>>>>
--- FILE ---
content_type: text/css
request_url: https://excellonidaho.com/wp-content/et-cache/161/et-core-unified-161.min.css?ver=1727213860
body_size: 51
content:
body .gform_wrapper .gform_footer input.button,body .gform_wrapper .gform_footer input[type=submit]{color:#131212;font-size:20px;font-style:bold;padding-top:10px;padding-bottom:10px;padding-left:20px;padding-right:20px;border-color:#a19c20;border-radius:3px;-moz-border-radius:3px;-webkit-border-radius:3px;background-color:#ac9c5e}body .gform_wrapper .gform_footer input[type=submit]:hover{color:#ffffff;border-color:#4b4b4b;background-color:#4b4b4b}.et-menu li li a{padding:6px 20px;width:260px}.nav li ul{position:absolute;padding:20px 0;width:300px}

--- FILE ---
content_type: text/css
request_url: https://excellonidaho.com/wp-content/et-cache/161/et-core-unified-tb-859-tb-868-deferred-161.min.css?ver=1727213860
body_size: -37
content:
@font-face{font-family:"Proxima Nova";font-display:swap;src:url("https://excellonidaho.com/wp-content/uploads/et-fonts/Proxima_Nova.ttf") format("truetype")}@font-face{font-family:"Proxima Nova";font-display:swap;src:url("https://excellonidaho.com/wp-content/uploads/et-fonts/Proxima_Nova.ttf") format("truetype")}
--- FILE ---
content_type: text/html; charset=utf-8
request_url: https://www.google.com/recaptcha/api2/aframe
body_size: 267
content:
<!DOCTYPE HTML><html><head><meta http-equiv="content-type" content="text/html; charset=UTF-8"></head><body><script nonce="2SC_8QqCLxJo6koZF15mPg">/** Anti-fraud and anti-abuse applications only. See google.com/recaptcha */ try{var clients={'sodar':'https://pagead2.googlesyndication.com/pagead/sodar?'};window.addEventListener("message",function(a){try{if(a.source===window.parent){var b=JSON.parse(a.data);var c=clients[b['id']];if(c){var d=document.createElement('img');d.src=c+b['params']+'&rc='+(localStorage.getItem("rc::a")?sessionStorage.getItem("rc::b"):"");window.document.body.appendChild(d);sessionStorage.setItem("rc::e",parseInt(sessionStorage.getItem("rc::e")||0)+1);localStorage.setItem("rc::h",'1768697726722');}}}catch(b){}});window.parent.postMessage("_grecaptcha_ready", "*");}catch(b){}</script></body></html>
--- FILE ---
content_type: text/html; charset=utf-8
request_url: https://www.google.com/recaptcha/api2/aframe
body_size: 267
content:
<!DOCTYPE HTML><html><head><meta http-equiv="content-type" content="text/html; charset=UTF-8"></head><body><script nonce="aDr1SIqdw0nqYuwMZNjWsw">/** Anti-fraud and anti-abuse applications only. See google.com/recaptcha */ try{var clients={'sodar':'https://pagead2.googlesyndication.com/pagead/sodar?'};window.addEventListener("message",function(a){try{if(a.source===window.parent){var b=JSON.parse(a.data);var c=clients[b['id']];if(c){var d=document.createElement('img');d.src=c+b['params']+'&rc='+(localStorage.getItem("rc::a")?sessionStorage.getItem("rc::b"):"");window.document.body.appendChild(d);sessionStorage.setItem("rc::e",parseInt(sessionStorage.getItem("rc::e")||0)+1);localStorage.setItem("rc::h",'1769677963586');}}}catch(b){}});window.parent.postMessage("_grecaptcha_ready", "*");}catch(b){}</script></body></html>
<<<<
### Work to complete
In the listing above, locate each line with "cache" and copy it.

### Result of the exercise
request_url: https://excellonidaho.com/wp-content/et-cache/161/et-core-unified-161.min.css?ver=1727213860
request_url: https://excellonidaho.com/wp-content/et-cache/161/et-core-unified-tb-859-tb-868-deferred-161.min.css?ver=1727213860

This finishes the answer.